Recenzja filmowa: Spencer (PLAKAT)

Recenzja również na: mediakrytyk.pl

Nasze poprzednie recenzje alfabetycznie

Plakat i informacje na Mediakrytyk

 

Ten film zapunktował u mnie już od pierwszych scen. Z jednej strony można go oczywiście określić jako kolejny film o księżnej Dianie, a tych jak wiadomo było mnóstwo. Z drugiej strony wyraźnie odcina się od reszty, ma na siebie pomysł i nie trzyma się kurczowo faktów. Nie można go nawet do końca nazwać biografią. Sam siebie zresztą określa jako baśń zrodzoną z tragedii, a to stwarza wiele możliwości.

Akcja skupia się na trzech dniach świąt Bożego Narodzenia w 1991 roku, które Diana spędza z rodziną królewską w wiejskiej rezydencji Sandringham. Są to bez wątpienia najsmutniejsze święta, jakie można sobie wyobrazić, pozbawione ciepła (i to dosłownie, bo pomieszczenia są wiecznie niedogrzane) i spontaniczności. Każdy aspekt podporządkowany jest tradycji, także tej przestarzałej i okrutnej. A Diana jest tam wiecznym outsiderem, chociaż formalnie należy do tej rodziny od ponad 10 lat.
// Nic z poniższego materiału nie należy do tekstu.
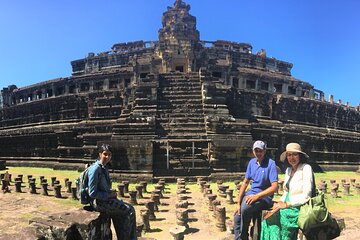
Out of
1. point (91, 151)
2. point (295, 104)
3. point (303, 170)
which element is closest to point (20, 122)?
point (91, 151)

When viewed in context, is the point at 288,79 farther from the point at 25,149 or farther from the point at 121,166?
the point at 25,149

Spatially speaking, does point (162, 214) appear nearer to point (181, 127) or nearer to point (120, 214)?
point (120, 214)

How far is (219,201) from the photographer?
28.5 feet

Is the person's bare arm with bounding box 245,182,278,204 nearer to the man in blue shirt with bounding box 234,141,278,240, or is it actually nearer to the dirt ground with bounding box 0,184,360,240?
the man in blue shirt with bounding box 234,141,278,240

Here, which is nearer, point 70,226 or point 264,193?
point 70,226

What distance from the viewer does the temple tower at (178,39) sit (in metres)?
25.7

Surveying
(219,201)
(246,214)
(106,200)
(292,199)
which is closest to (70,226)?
(106,200)

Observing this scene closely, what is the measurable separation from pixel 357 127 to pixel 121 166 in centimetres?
2638

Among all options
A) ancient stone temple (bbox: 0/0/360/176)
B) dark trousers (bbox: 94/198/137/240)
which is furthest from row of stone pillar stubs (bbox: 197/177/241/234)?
dark trousers (bbox: 94/198/137/240)

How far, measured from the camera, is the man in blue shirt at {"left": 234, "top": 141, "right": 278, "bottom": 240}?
4453 millimetres

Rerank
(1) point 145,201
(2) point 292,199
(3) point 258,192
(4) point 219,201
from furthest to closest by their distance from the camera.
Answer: (1) point 145,201 < (4) point 219,201 < (3) point 258,192 < (2) point 292,199

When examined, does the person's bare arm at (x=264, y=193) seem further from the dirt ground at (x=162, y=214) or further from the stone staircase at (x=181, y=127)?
the stone staircase at (x=181, y=127)

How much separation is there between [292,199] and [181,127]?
11772 mm

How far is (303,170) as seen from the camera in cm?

Podoba mi się, że film nie owija w bawełnę, ale przy tym nie goni za sensacją i nie przekuwa plotek w fakty. Pokazując księżną przez trzy dni, film się nad nią nie lituje, nie patrzy na nią z góry i co najważniejsze nie ocenia. Po prostu stara się ją zrozumieć. Diana, która oprócz tego, że zmaga się z wieloma emocjonalnymi problemami, który każdy tu ignoruje, także klnie, wygłupia się, jest sarkastyczna i zabawna. Zupełnie inna od tej jednowymiarowej postaci forsowanej przez niezliczone filmowo – serialowe produkcje, które z uporem maniaka przedstawiają ją jako bezwolną ofiarę.

Nie zaprzeczam, że film co dla niektórych może być trudny w odbiorze, bo ma dużo przekombinowanych, metaforycznych scen, ocierających się nawet o gotycki horror. Jednak wygląda to wszystko fenomenalnie. Zdjęcia niczym z początku lat 90-tych są cudownie chropowate, dzięki czemu wszystko nabiera autentyczności. No i jest oczywiście Kristen Stewart w głównej roli. Mało kto uważał, że sobie poradzi, tymczasem wywiązała się z zadania znakomicie i błyszczy przez cały czas. Mam nadzieję, że Pablo Larrain w dalszym ciągu będzie skupiał się na sylwetkach znanych kobiet, bo jak pokazał filmami „Jackie” i teraz „Spencer”, bardzo dobrze mu to wychodzi.